Granted, it’s not my personal favorite. For my tastes, this is a bit disjointed, a little “Episode of the Week”, and occasionally very repetitive (more so than just being an older style of comic writing, I’m mostly used to that by now). But in general, this is imaginative, it’s unique, and above all else, it’s fun. Not a page-turner in the classic sense, this took me a couple weeks to get through. But an investing read that kept me guessing, and I’m still guessing, I guess, aren’t I?
It’s such a shame these never got finished. It’s an even greater shame nobody cares anymore and it’s still not getting finished even though Marvel has the copyrights again. But their corporate synergy would never allow them to, as Boom! did, have both timelines simultaneously. It’s a miracle the comics aren’t all MCU tie-ins, honestly…
I can’t really give an overview of any kind because each issue is so spastic in terms of plot. But a few similarly spastic notes to complement them:
- Lots of Middle-Earth vibes.
- Lots of Temple of Doom vibes.
- Gunpowder Julius might be my new favorite PotA character, or at least join the top five.

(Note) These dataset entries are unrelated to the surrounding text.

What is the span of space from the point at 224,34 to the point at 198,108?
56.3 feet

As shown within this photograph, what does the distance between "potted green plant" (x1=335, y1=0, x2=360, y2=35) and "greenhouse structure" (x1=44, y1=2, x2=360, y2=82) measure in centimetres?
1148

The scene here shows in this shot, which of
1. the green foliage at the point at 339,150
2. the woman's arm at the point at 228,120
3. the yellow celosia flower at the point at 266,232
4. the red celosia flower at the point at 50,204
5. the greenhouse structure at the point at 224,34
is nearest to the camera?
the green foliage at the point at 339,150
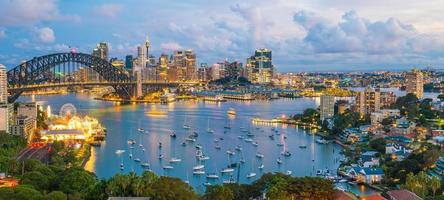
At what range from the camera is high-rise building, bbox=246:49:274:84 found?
193ft

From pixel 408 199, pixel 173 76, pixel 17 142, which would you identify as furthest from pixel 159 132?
pixel 173 76

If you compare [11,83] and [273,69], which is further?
[273,69]

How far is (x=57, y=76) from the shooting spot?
36844 millimetres

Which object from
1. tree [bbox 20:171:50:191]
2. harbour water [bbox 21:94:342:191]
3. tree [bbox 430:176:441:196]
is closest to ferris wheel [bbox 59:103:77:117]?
harbour water [bbox 21:94:342:191]

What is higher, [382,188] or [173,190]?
[173,190]

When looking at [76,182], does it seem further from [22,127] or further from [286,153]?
[22,127]

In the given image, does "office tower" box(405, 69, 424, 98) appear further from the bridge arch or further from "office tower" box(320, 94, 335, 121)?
the bridge arch

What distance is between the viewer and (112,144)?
50.6 ft

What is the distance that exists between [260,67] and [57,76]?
27.4 meters

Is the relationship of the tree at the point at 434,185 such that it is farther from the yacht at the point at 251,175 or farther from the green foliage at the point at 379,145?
the green foliage at the point at 379,145

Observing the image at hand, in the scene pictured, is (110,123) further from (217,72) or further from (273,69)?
(273,69)

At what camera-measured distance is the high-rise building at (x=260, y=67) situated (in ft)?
193

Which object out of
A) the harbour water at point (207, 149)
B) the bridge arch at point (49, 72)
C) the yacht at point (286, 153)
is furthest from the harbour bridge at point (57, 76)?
the yacht at point (286, 153)

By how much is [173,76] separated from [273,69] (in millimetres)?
13180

- The brain creatures (The Inheritors) are still a concept I’m not so sure about, having not been very sure when I read the books by Andrew Gaska (minor spoilers I guess). I’m more sure of them here, as I think they fit this material better (they were created for it, after all). But I’m less sure of them here, too, as the way the extra brains talk is incredibly distracting and I can’t make heads or tails of it. I don’t know what I’m supposed to be getting, and if it’s just for laughs, I find it more distracting for the scenes they’re in.
- I cannot believe yet another Apes comic series begins with its Lawgiver heading off into the Forbidden Zone in search of some mysterious thing. How many times now? Five or so?
- The Keepers of the Psychodrome are more interesting to me. I think those ideas should’ve been combined.
- Quite a bit of this I think could be combined, particularly in the interest of adaptation. Not meant as a criticism of this work as is, in this case.
- The Psychodrome itself is really cool. I’m not sure how I feel about aliens crashing millions of years before Planet of the Apes, about the Apes ever finding them, or about the entirety of the brainwashing subplot by the end. But they really just decided to throw every science fiction category at this wall and ran with it. I gotta respect it.
- I’m retroactively grateful this Ape’s name is Alex, now the namedrop in Urchak’s Folly is referring to this Alex, in my brain, and can just be considered set later. And I’ll pretend Warko is Urchak. You get what I’m saying here, I’m doing that thing where I obnoxiously try to forge a continuity where none exists. Well let me tell you, I’d give my extra kidney for a Moench story tying some of these Marvel pockets together, let alone any of the stuff that was actually working in Malibu’s tenure (largely looking at this material in the first place). Finish out this story by having Darek Zane show up, maybe they sail to the Island Kingdom of Camelot, maybe they come across Alarek on the way there. These characters are so distinct while all exploding out of the same basic archetypes, all mirroring Taylor in some way.
- I’ll admit, the descriptions given for what the next chapters would’ve been sound… bad. But I do wish this had gotten a conclusion. It’s not the one I most mourn for, but it’s worth mourning nonetheless.
Good work here. In my opinion, not the best from Marvel’s output of the day. But very good, and very fun, and my god how well it captures the imagination. If I had kids I wanted to introduce the extra-media Apes stuff to? This might would be the first stop. I’m glad it wasn’t mine, because of how I originally came to Apes. But not much here would be too harsh for younger readers, and it’s so whimsical I think it would hook any kid who likes science fiction stuff. This has it all. It has me wanting to go track down old black-and-white serials or something.
Thanks, Doug Moench. Archie Goodwin. Gerry Conway. Mike Esposito. Mike Ploog. And everyone else involved. I’m sure it was just a monkey book to y’all, but to me, it’s a treasure.